I don't agree with this.

If it appears in the list of p.r. functions then it is p.r. I don't see why he thinks that if x is in the list of p.r. functions then it is not p.r.

Theorem 21 There are effectively computable numerical functions which aren’t primitive recursive.

Proof The set of p.r. functions is effectively enumerable. That is to say, there is an effective way of numbering off functions f0, f1, f2, ..., such that each of the fi is p.r., and each p.r. function appears somewhere on the list.

This holds because, by definition, every p.r. function has a ‘recipe’ in which it is defined by recursion or composition from other functions which are defined by recursion or composition from other functions which are defined ...ultimately in terms of some primitive starter functions.

see attachment

So choose some standard formal specification language for representing these recipes. Then we can effectively generate ‘in alphabetical order’ all possible strings of symbols from this language; and as we go along, we select the strings that obey the rules for being a recipe for a p.r. function. That generates a list of recipes which effectively enumerates the p.r. functions, repetitions allowed.

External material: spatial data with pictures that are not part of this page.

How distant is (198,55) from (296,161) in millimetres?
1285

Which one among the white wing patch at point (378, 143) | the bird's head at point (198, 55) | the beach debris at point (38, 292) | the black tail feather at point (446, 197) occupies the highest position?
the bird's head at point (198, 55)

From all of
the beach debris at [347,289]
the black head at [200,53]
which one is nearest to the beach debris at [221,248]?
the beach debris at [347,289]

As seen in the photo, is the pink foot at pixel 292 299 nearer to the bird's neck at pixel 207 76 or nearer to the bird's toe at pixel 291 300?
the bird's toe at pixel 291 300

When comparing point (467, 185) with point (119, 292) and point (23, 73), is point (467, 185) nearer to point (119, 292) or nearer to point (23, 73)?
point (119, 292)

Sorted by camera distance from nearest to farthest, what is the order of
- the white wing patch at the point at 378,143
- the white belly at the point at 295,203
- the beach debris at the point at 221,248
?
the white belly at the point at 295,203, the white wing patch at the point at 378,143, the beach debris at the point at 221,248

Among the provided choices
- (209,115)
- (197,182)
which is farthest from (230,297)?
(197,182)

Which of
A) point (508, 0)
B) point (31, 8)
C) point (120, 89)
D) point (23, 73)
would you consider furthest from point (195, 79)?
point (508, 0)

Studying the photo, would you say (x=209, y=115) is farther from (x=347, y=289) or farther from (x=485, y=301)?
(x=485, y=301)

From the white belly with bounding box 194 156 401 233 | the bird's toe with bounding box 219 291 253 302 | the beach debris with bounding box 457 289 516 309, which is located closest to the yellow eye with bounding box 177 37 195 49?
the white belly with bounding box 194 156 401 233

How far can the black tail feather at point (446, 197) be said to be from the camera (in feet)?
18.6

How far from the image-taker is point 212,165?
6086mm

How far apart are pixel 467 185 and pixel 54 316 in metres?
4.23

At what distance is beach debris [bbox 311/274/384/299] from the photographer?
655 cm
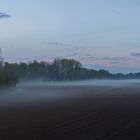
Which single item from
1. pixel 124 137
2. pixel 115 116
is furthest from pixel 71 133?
pixel 115 116

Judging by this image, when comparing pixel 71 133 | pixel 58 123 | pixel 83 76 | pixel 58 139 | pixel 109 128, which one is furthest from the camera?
pixel 83 76

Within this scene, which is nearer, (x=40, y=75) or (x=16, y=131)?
(x=16, y=131)

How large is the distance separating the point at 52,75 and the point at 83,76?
55.4ft

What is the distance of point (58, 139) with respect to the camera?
48.8 ft

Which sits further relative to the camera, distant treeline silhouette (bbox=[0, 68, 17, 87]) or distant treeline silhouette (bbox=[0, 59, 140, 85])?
distant treeline silhouette (bbox=[0, 59, 140, 85])

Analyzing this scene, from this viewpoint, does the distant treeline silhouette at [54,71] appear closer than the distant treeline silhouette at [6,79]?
No

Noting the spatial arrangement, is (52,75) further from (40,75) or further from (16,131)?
(16,131)

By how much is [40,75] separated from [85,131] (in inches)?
4500

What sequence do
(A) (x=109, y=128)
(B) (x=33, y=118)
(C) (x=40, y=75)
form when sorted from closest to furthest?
(A) (x=109, y=128), (B) (x=33, y=118), (C) (x=40, y=75)

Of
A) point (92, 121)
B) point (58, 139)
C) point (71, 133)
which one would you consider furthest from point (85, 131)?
point (92, 121)

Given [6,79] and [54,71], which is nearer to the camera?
[6,79]

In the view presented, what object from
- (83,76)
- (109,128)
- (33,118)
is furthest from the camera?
(83,76)

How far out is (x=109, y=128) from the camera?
17766 mm

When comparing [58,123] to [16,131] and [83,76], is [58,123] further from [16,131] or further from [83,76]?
[83,76]
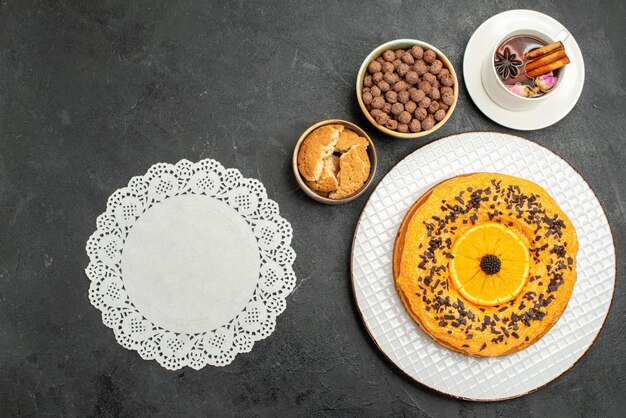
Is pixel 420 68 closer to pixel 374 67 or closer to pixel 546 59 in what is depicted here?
pixel 374 67

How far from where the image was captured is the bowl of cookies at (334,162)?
8.40 ft

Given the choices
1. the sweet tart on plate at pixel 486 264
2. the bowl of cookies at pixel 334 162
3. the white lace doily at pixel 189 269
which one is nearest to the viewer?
the sweet tart on plate at pixel 486 264

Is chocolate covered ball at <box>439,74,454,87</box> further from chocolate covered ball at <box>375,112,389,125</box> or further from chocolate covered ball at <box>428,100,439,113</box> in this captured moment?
chocolate covered ball at <box>375,112,389,125</box>

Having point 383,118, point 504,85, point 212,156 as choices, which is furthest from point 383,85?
point 212,156

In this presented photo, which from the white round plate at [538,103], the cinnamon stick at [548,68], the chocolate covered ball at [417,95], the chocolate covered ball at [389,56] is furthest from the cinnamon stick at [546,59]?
the chocolate covered ball at [389,56]

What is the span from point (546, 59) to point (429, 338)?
136 centimetres

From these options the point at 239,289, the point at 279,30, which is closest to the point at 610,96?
the point at 279,30

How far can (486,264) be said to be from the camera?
7.98 ft

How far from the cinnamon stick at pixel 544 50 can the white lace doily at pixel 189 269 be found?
53.7 inches

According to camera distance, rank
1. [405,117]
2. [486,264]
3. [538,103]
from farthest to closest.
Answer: [538,103], [405,117], [486,264]

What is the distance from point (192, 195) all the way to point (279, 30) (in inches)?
35.8

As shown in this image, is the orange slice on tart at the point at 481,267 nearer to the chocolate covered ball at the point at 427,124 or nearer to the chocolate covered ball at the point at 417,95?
the chocolate covered ball at the point at 427,124

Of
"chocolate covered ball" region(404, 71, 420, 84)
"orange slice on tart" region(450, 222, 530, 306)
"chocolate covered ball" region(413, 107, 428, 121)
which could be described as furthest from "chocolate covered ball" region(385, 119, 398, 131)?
"orange slice on tart" region(450, 222, 530, 306)

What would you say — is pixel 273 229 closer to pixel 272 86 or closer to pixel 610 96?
pixel 272 86
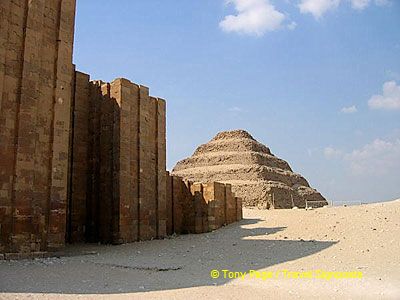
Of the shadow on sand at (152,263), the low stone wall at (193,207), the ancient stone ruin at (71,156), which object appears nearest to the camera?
the shadow on sand at (152,263)

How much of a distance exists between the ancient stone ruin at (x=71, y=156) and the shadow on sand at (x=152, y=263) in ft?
3.65

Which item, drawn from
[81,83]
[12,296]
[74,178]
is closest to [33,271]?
[12,296]

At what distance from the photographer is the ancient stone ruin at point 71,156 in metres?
10.1

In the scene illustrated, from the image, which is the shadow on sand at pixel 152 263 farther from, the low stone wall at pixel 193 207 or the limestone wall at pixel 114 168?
the low stone wall at pixel 193 207

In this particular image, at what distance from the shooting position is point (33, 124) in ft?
34.6

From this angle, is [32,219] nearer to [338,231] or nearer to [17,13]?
[17,13]

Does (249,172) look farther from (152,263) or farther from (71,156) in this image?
(152,263)

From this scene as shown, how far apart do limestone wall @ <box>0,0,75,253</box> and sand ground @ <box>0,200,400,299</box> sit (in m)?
1.07

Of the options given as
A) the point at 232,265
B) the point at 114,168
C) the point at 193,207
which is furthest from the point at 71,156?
the point at 232,265

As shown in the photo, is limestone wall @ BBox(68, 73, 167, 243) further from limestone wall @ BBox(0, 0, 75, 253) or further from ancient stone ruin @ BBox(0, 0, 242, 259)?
limestone wall @ BBox(0, 0, 75, 253)

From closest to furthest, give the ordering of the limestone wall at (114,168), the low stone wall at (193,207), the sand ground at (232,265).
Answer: the sand ground at (232,265), the limestone wall at (114,168), the low stone wall at (193,207)

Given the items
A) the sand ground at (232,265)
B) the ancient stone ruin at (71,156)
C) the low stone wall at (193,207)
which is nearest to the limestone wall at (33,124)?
the ancient stone ruin at (71,156)

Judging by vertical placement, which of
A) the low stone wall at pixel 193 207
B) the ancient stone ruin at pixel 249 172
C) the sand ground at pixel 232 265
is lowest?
the sand ground at pixel 232 265

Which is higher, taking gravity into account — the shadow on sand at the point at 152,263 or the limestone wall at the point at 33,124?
the limestone wall at the point at 33,124
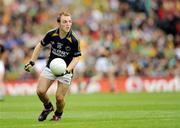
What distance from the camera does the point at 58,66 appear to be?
47.8 ft

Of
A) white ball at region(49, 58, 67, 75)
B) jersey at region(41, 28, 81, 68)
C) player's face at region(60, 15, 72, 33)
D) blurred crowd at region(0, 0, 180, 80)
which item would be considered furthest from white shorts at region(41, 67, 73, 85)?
blurred crowd at region(0, 0, 180, 80)

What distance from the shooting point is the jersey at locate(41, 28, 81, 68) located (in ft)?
49.7

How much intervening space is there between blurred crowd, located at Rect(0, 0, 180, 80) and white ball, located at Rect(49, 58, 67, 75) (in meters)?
18.5

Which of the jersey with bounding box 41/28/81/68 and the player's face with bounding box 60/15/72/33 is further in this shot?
the jersey with bounding box 41/28/81/68

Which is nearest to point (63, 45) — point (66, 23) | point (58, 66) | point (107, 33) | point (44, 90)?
point (66, 23)

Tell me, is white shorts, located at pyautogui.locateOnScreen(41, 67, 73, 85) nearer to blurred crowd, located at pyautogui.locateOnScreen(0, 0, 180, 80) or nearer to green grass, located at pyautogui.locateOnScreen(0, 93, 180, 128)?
green grass, located at pyautogui.locateOnScreen(0, 93, 180, 128)

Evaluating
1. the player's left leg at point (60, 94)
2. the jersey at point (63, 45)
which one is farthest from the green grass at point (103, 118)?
the jersey at point (63, 45)

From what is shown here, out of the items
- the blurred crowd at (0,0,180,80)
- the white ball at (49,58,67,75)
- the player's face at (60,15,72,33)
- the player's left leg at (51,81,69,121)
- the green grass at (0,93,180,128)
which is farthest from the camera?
the blurred crowd at (0,0,180,80)

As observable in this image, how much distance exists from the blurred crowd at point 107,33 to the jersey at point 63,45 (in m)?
18.0

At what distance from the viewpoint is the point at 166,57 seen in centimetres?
3528

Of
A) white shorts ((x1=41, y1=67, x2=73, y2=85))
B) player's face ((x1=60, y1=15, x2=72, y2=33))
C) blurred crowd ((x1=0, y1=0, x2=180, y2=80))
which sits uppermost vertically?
player's face ((x1=60, y1=15, x2=72, y2=33))

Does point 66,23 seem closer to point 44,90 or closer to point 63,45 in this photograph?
point 63,45

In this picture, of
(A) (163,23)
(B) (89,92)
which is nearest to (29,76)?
(B) (89,92)

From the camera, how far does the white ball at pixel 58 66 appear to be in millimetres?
14570
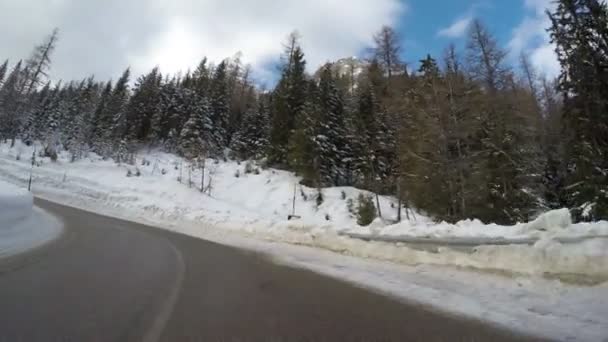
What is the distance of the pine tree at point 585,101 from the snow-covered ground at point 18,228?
17.1m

Now consider our table. Down the table we list off the p.r. functions f0, f1, f2, ... An individual row then gives the values of fn for each argument. Let’s define the corresponding diagonal function, by putting δ(n) = fn(n) + 1.

To compute δ(n), we just run our effective enumeration of the recipes for p.r. functions until we get to the recipe for fn. We follow the instructions in that recipe to evaluate that function for the argument n. We then add one. Each step is entirely mechanical. So our diagonal function is effectively computable, using a step-by-step algorithmic procedure.

By construction, however, the function δ can’t be primitive recursive. For suppose otherwise. Then δ must appear somewhere in the enumeration of p.r. functions, i.e. be the function fd for some index number d.

I don't agree with this.

If it appears in the list of p.r. functions then it is p.r. I don't see why he thinks that if x is in the list of p.r. functions then it is not p.r.

But now ask what the value of δ(d) is. By hypothesis, the function δ is none other than the function fd, so δ(d) = fd(d). But by the initial definition of the diagonal function, δ(d) = fd (d) + 1. Contradiction.

So we have ‘diagonalized out’ of the class of p.r. functions to get a new function δ which is effectively computable but not primitive recursive.